Want to work your brain a bit? Here’s the Macroeconomics Problem Set for this week. Enjoy!

1. Government spending in the CIA model:
a. Summarise the effects on output and employment of a temporary increase in government expenditure in the cash-in-advance model that is financed through lump-sum taxes.
b. How does your answer change if the government decides to pay for the increase in spending by an (unexpected) one-time increase in the money supply instead?
c. Finally, how does your answer change if the government finances the increase in spending by permanently raising the growth rate of the money supply.

2. The zero bound on nominal interest rates: Use the money demand model discussed in lectures to answer the following questions. Suppose we have an economy in which the nominal interest rate is currently zero (i.e.

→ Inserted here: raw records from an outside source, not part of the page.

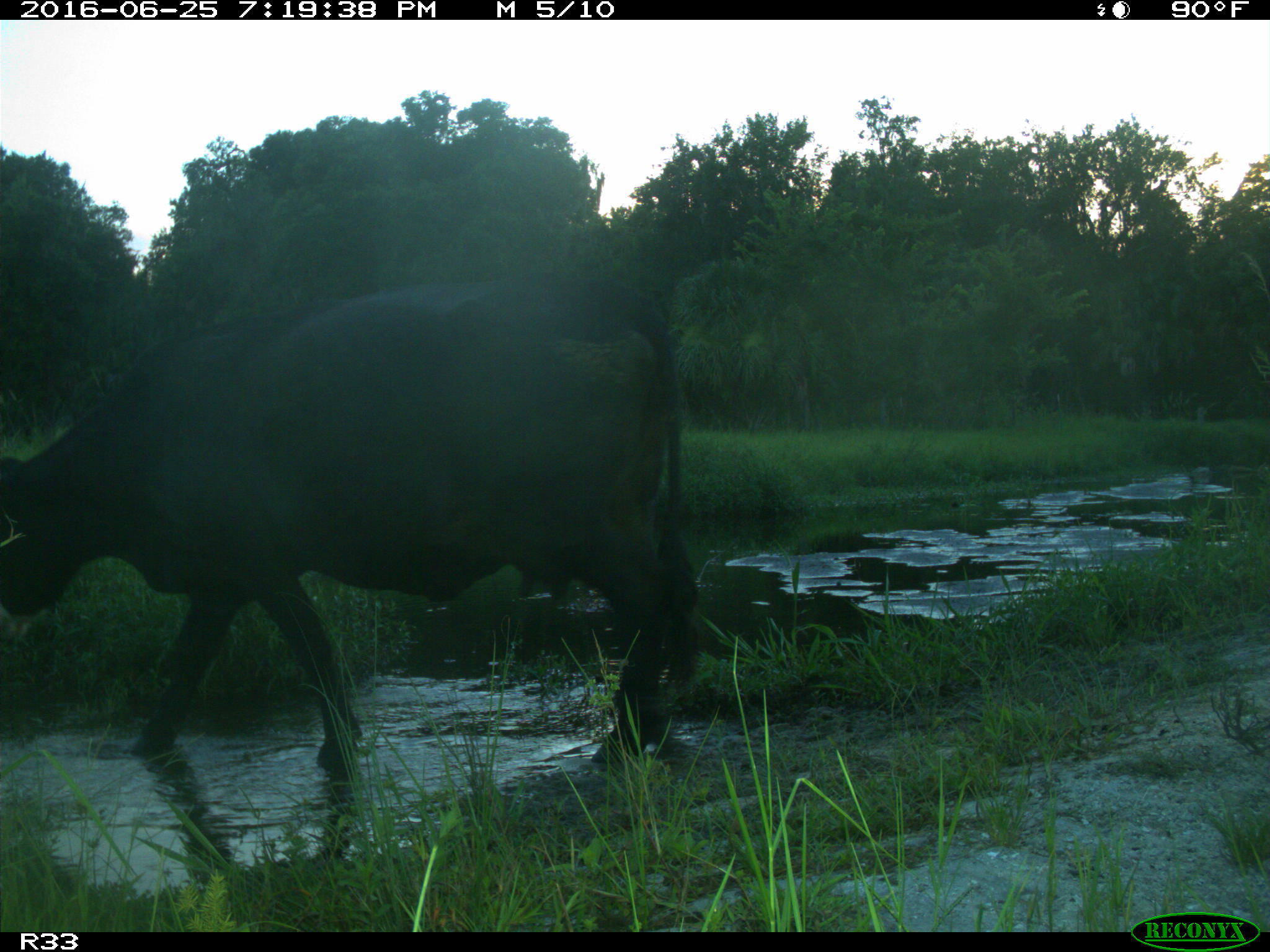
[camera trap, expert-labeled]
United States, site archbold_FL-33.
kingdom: Animalia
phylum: Chordata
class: Mammalia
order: Artiodactyla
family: Bovidae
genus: Bos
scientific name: Bos taurus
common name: domestic cow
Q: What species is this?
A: Bos taurus (domestic cow).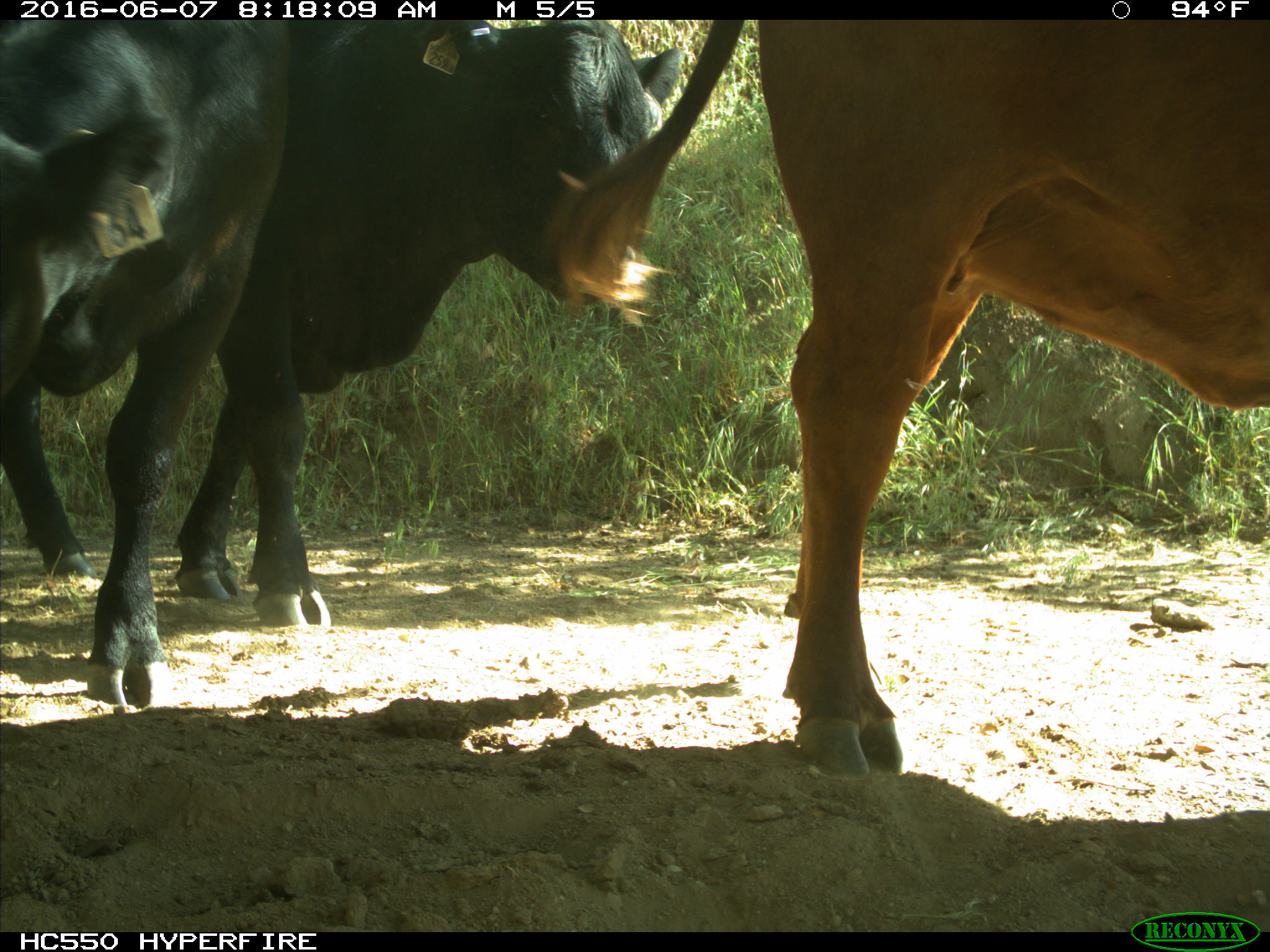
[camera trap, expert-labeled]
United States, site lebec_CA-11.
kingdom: Animalia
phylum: Chordata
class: Mammalia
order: Artiodactyla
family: Bovidae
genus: Bos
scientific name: Bos taurus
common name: domestic cow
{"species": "Bos taurus (domestic cow)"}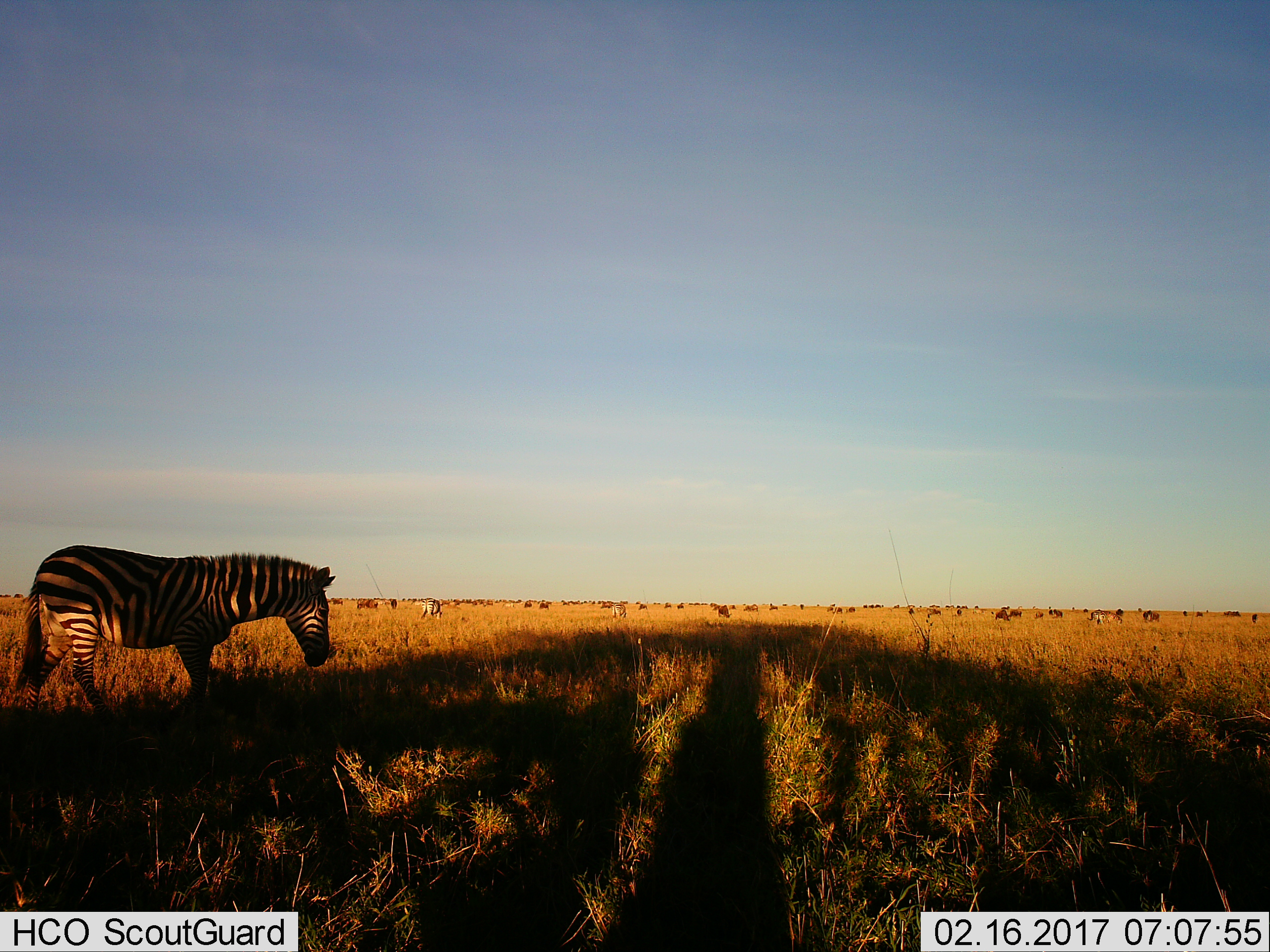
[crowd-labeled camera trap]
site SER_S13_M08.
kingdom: Animalia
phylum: Chordata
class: Mammalia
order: Artiodactyla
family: Bovidae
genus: Connochaetes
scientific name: Connochaetes taurinus taurinus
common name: blue wildebeest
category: wildebeestblue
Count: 51+.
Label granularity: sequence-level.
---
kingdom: Animalia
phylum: Chordata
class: Mammalia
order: Perissodactyla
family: Equidae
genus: Equus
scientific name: Equus quagga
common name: plains zebra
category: zebraplains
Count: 4.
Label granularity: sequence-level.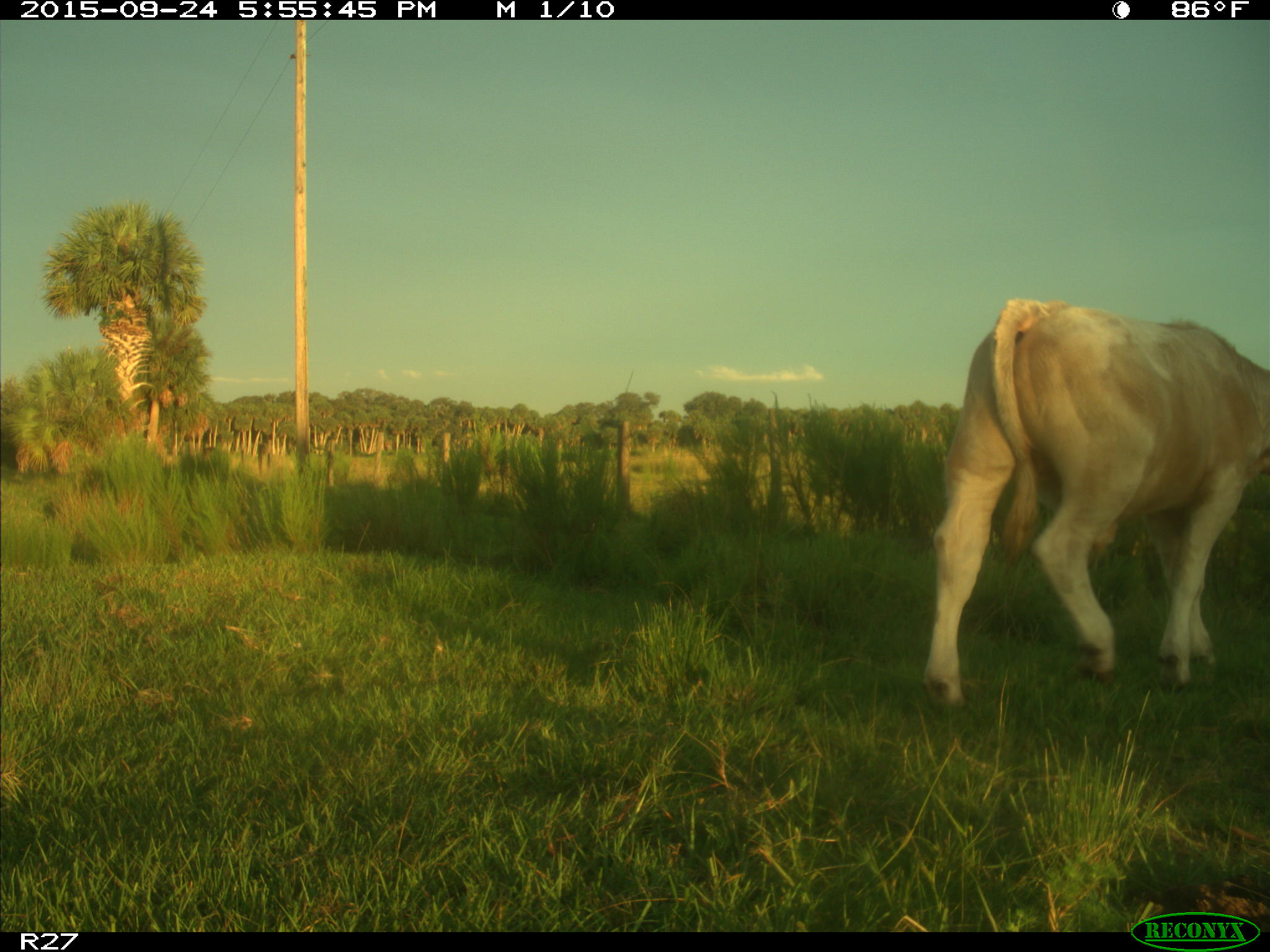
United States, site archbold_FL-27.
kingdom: Animalia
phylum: Chordata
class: Mammalia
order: Artiodactyla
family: Bovidae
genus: Bos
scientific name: Bos taurus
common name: domestic cow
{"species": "Bos taurus (domestic cow)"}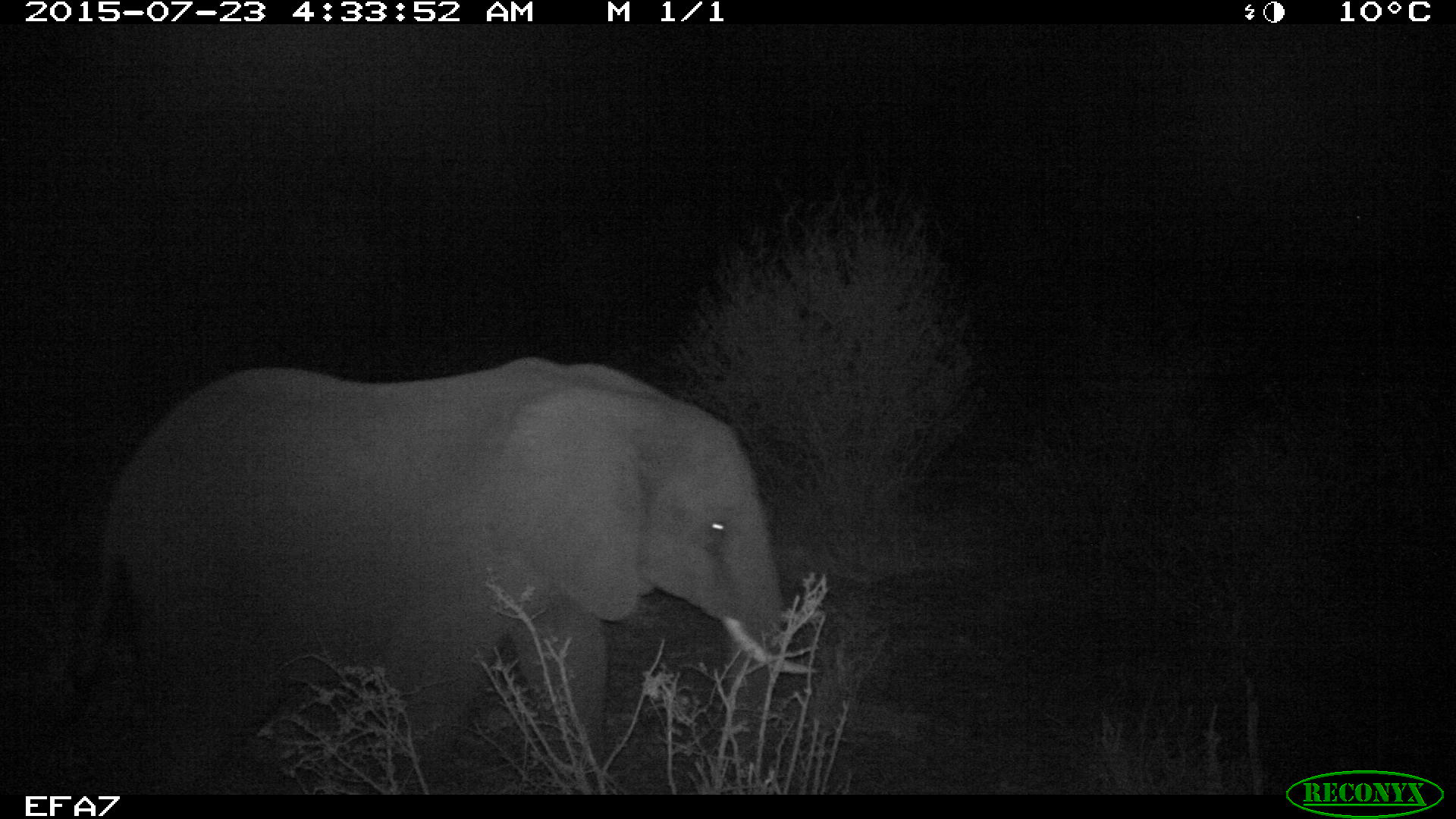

R=0).
a. What is the equilibrium quantity of credit card balances in this economy?
b. What is the equilibrium quantity of money demand in this economy? (Hint: Consider whether the transaction constraint is binding or not.)
c. In what sense does the economy run more efficiently when R=0 rather than with R>0?

3. The Friedman rule: Suppose that consumers are concerned about theft, so they want to use credit card services for some of their transactions even if the nominal interest rate is zero. How would the Friedman rule for monetary policy be altered under those circumstances?